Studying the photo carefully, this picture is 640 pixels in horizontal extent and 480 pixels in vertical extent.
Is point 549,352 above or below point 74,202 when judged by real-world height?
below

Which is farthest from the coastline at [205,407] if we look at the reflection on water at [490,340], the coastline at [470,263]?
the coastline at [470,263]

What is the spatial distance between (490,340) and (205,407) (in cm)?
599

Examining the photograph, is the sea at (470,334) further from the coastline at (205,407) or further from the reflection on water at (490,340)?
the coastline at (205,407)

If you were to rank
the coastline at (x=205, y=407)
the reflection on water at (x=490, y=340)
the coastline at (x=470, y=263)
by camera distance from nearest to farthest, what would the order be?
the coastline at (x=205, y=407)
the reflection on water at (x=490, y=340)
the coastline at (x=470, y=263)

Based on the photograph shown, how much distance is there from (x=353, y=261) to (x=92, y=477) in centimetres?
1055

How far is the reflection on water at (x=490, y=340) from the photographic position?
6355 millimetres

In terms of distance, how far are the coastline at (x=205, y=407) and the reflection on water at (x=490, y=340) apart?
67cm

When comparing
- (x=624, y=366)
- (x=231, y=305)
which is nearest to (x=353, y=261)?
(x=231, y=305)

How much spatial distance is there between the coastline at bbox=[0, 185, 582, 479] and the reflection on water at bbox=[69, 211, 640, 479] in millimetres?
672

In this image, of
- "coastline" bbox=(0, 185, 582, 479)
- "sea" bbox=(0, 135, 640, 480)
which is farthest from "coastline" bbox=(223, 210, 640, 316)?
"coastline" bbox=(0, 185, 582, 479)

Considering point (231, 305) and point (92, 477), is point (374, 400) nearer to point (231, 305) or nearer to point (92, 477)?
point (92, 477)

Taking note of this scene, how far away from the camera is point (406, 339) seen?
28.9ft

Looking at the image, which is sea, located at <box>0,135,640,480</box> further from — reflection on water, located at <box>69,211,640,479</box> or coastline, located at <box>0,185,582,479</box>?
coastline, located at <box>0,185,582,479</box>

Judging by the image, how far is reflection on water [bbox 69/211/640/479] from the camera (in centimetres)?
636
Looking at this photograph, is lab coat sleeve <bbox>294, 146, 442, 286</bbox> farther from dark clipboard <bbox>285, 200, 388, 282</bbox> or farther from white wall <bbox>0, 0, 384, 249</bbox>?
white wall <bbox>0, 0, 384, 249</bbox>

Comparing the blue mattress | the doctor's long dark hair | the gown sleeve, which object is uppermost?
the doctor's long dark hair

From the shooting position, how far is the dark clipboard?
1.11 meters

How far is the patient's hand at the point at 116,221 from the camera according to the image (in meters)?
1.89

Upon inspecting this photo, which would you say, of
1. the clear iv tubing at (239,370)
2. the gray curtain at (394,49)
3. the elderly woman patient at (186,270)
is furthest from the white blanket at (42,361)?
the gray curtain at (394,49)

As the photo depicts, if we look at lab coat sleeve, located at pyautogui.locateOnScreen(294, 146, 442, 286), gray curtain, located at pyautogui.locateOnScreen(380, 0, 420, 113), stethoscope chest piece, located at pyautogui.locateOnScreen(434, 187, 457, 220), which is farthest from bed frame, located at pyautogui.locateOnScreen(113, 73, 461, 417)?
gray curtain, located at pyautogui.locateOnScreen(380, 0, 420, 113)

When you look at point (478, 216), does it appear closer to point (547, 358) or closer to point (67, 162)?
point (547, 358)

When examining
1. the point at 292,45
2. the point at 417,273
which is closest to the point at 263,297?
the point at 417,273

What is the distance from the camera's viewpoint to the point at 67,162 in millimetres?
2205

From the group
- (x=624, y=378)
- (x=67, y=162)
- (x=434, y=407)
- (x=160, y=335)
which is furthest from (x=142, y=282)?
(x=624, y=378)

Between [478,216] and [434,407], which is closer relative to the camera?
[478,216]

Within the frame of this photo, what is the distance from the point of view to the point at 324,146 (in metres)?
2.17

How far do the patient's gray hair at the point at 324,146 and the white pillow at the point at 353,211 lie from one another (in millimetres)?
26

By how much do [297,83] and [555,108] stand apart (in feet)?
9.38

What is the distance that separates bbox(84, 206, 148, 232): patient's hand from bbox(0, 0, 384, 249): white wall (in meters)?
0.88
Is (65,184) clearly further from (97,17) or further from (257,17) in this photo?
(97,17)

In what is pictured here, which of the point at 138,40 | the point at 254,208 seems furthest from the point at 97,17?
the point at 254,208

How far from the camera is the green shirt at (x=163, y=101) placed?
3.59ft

= WRITTEN TASK =
Express the entries starting at the line that contains "In what is pictured" and ending at the last entry as a two-column CSV with the headers entry and answer. Give one row per entry, put each field in quotes, and turn any line breaks into spaces.

= COMPLETED TASK =
entry,answer
"In what is pictured here, which of the point at 138,40 | the point at 254,208 seems furthest from the point at 97,17?","the point at 254,208"
"How far from the camera is the green shirt at (x=163, y=101) placed?","3.59ft"